Should have been in the military. A pilot.
But then he would have had to take orders, and being obedient, or a team player, just wasn’t in Brady’s nature.
He cut the engine and let the rotors slow before grabbing his computer and bag from the back.
He’d left Denver on the down-low, not letting anyone there, even Maya, know of his plans. Well, especially not Maya. Pushing open the helicopter door, he hopped to the ground and slogged his way toward the house. He didn’t want to think too much about his fiancée, a beautiful model who refused to sign a prenup and not just any prenup, but a fair one.
Not that he was in any hurry to get married, he reminded himself as he followed a snow-covered path through a thicket of spruce and the house appeared.
Brady couldn’t help but smile. He loved this old, creaky lodge, had spent some of the happiest times of his youth here in Montana. He’d bagged his first buck not five hundred yards from the barn, learned to ride horses on this ranch long before he made a name for himself on the rodeo circuit, and lost his virginity up in the old man’s bedroom, to the younger sister of his second stepmother.
Yeah, he had some great memories in Montana, and though he’d been all over the globe, whenever he needed to think, he came back. “Home” was what he thought of the stone and cedar house that stood so close to the creek, now frozen, not so much as a bit of water visible beneath the snow and ice.
He was free here, he thought, fishing in the pockets of his insulated ski pants and withdrawing a key ring as he made his way to a carport big enough for an RV or boat and separating the quadruple garage from the main house.
In Denver there were pressures. First there was Maya and her petulant insistence that they get married in a cathedral with hundreds of guests. She wanted to walk down the aisle in a white dress with a long train and have over a dozen attendants. It didn’t matter that this would be his third time saying “I do” and “’til death do us part.”
Secondly, there was the board of directors, old farts and pains in the butt each and every one.
Third, there was dear old Dad. Still clinging to life by a thread in the nursing home but looking as if he might kick the bucket at any minute. Brady was sick to his back teeth of answering questions about his father. Hubert Elmore Long was dying. Period. What more was there to say except what he didn’t dare voice, that he hoped the old man kicked off and fast. What good was lying, barely conscious, unaware of the world, suffering, for God’s sake, when there was no hope left?

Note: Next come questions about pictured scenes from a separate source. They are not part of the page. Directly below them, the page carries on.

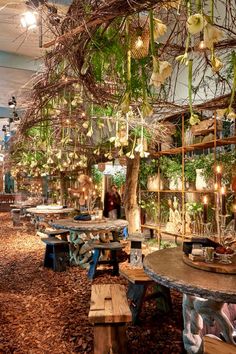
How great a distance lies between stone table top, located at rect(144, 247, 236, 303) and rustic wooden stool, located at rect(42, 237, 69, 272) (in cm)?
324

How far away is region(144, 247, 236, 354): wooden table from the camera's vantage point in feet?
6.74

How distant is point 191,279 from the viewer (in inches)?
87.3

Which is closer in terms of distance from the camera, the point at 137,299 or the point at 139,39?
the point at 139,39

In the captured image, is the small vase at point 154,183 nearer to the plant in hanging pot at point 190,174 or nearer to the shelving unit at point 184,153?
the shelving unit at point 184,153

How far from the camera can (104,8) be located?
Result: 1.86 m

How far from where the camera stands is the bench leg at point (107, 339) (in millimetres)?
2479

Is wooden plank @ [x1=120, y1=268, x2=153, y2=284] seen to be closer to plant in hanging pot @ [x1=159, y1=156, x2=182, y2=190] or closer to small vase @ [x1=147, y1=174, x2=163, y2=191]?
plant in hanging pot @ [x1=159, y1=156, x2=182, y2=190]

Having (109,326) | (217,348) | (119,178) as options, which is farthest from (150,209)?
(217,348)

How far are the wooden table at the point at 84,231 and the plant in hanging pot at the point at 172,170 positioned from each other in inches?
54.8

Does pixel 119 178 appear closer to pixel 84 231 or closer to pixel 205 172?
pixel 205 172

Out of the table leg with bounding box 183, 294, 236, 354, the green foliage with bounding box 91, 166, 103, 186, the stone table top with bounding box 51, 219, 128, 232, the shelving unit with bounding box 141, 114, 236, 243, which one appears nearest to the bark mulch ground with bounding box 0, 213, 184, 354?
the table leg with bounding box 183, 294, 236, 354

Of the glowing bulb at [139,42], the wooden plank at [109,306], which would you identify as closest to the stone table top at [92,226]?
the wooden plank at [109,306]

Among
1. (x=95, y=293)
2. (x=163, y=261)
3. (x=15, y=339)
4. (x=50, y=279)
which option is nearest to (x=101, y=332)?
(x=95, y=293)

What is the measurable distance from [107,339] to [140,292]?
104 cm
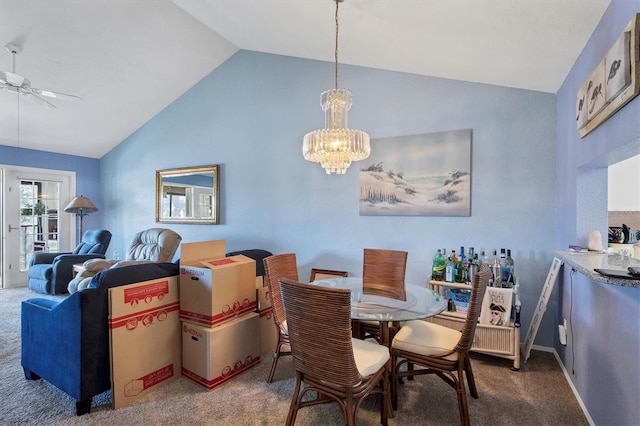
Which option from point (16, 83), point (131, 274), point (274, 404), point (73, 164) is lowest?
point (274, 404)

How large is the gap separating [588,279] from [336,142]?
6.08 ft

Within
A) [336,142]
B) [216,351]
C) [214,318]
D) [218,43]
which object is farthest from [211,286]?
[218,43]

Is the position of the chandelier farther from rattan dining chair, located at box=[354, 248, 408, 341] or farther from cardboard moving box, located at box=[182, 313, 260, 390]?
cardboard moving box, located at box=[182, 313, 260, 390]

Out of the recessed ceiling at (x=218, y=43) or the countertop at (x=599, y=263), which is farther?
Result: the recessed ceiling at (x=218, y=43)

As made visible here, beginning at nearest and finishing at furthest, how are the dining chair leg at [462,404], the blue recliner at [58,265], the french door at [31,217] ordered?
the dining chair leg at [462,404], the blue recliner at [58,265], the french door at [31,217]

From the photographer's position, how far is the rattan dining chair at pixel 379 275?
2.56 metres

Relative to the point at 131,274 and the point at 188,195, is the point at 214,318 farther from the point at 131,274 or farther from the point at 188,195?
the point at 188,195

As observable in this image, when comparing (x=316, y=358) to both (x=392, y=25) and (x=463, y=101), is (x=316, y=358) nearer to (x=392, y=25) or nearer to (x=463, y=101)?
(x=392, y=25)

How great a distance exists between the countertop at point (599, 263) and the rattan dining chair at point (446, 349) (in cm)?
43

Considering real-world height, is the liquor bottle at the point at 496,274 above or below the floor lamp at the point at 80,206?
below

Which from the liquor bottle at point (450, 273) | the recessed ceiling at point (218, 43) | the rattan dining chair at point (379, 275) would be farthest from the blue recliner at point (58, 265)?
the liquor bottle at point (450, 273)

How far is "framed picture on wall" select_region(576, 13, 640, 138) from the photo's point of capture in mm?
1318

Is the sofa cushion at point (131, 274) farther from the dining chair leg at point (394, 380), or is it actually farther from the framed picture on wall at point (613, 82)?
the framed picture on wall at point (613, 82)

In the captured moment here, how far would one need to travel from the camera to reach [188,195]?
16.3ft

Angry, Brady unlocked the back door and walked through a mud room where he started stripping off his outer layers. He knew a lot of people thought he wanted the old man to die so he could officially inherit his fortune. What was it now? Forty, maybe forty-five million? But he already had control of the money as it was. Yeah, it would be nice to actually be the head of Long International, but hell, unofficially, he was. He just didn’t want his father to linger any longer in that near-vegetative state that Hubert would have hated. He wanted the old man hearty and hale, a man who could stalk a bull elk for hours on end, or pull a calf from a cow having trouble birthing. He wanted the hard-as-nails executive who could negotiate stubbornly with the Chinese or Saudis or anyone on God’s green earth—language being no barrier to him getting his way. He wanted the six-foot-four man who would laugh at a ribald joke while having a few beers at the Spot Tavern, or sip cognac while sucking on an expensive cigar in a high-priced New York hotel.
That’s the guy Brady would like to see again.
But it wasn’t going to happen.
So the husk of a human lying in Regal Oaks Care Center with the iron constitution and will to cling to life at any cost, that guy should just give it up.
He unlaced his boots and left them in the expansive mud room, tucked on the tile floor under a bench above, which his jacket and pants were hung and dripping. He wondered if Clementine was in the house, and that pleasant thought teased one corner of his mouth upward.